§ OBJECTIVES:
1: Reproduce word for word the stretch of the study-guide excerpt from "Themes and Colors" through "throughout the work.".
2: List every theme that the study-guide excerpt names for "A Family Supper."

§ EXCERPTED TEXT:
[START]

A Family Supper

by

Kazuo Ishiguro

Themes and Colors
Heritage and Tradition Theme Icon
Gender Roles and Expectations Theme Icon
Grief, Absence, and Presence Theme Icon
LitCharts assigns a color and icon to each theme in A Family Supper, which you can use to track the themes throughout the work.
Gender Roles and Expectations Theme Icon

Though “A Family Supper” has a relatively uneventful plot, the story is rife with instances of cultural and societal expectations. One of the most prevalent of these is the pressure to adhere to traditional gender roles, which exert their influence on every member of the narrator’s family. The narrator’s father not only embodies the prototypical hard-working, stoic, and self-sacrificing Japanese father, but he also attempts to propagate traditional gender roles through his role as a parent—encouraging his daughter Kikuko, for instance, to step into the role of caregiver following her mother’s death. However, despite his attempts to encourage his children to act according to Japanese gender customs, the siblings’ desire to forge unique identities for themselves, regardless of gender, appears to ultimately overcome their father’s influence. In addition to critiquing the value of unquestioned tradition, then, the story also suggests that traditional gender roles—however influential—are ultimately too restrictive and limiting to persist in the modern world.

Ishiguro’s depiction of Kikuko focuses in large part on the way in which she has begun to occupy some of the submissive, domestic, and maternal qualities expected of a traditional Japanese woman. The narrator’s father praises Kikuko for completing domestic tasks and places her in the role of a mother or caretaker. For example, he calls her “a good girl” for preparing the food to be served at dinner, and he excludes her from a private conversation with the narrator by ordering her to make a pot of tea. The narrator notices Kikuko adhering to her father’s orders whenever he is physically present, even if those orders are nonverbal. For example, describing the father’s actions when he finishes looking at the photograph, the narrator says: “He held it out to Kikuko. Obediently, my sister rose to her feet…and returned the picture to the wall.” Her tendency to submit to male authority, much like her willingness to complete domestic tasks, reflects her understanding of gender expectations of a respectable Japanese woman devoted to her family. At least within the confines of her childhood home, Kikuko temporarily fulfills these expectations, seemingly out of respect for her father.

[END]

§ DATA SHOWN:
[START]

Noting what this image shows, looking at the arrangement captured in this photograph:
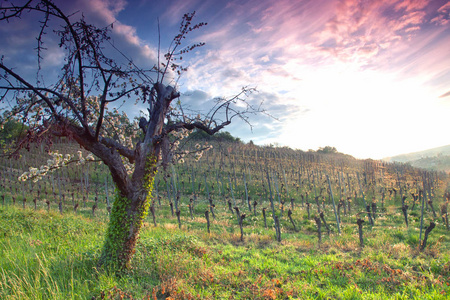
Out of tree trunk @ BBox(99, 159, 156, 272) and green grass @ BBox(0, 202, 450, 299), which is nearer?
green grass @ BBox(0, 202, 450, 299)

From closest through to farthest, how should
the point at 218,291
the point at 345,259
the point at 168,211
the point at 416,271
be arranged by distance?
the point at 218,291, the point at 416,271, the point at 345,259, the point at 168,211

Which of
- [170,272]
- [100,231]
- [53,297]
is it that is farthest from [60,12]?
[100,231]

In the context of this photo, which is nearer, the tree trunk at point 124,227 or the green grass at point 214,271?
the green grass at point 214,271

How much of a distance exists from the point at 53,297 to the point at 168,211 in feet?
50.2

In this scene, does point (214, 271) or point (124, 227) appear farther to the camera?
point (214, 271)

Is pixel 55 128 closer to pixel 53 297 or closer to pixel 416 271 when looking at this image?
pixel 53 297

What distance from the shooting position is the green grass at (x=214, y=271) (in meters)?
4.92

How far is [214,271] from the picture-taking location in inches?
247

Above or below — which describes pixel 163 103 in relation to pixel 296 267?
above

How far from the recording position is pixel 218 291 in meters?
5.32

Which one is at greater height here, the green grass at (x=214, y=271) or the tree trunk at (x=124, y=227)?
the tree trunk at (x=124, y=227)

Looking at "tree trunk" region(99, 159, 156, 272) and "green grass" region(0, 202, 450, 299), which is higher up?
"tree trunk" region(99, 159, 156, 272)

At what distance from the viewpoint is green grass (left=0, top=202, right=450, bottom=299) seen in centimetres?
492

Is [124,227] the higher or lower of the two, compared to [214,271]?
higher
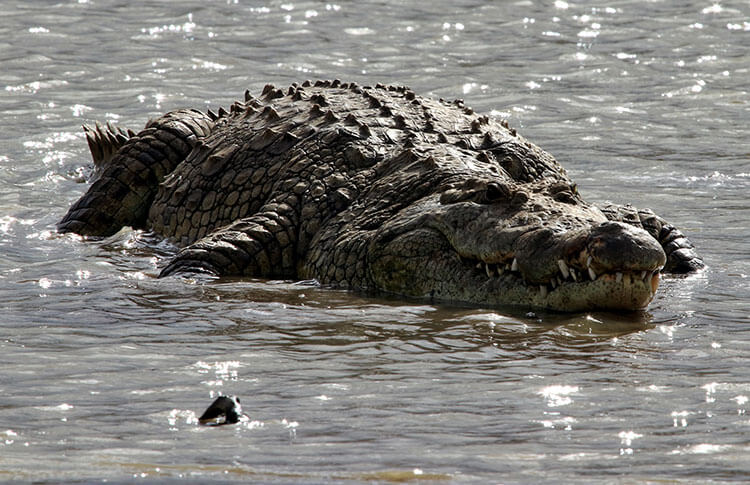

[END]

§ SET OF ANSWERS:
1:
Themes and Colors
Heritage and Tradition Theme Icon
Gender Roles and Expectations Theme Icon
Grief, Absence, and Presence Theme Icon
LitCharts assigns a color and icon to each theme in A Family Supper, which you can use to track the themes throughout the work.

2:
- Heritage and Tradition
- Gender Roles and Expectations
- Grief, Absence, and Presence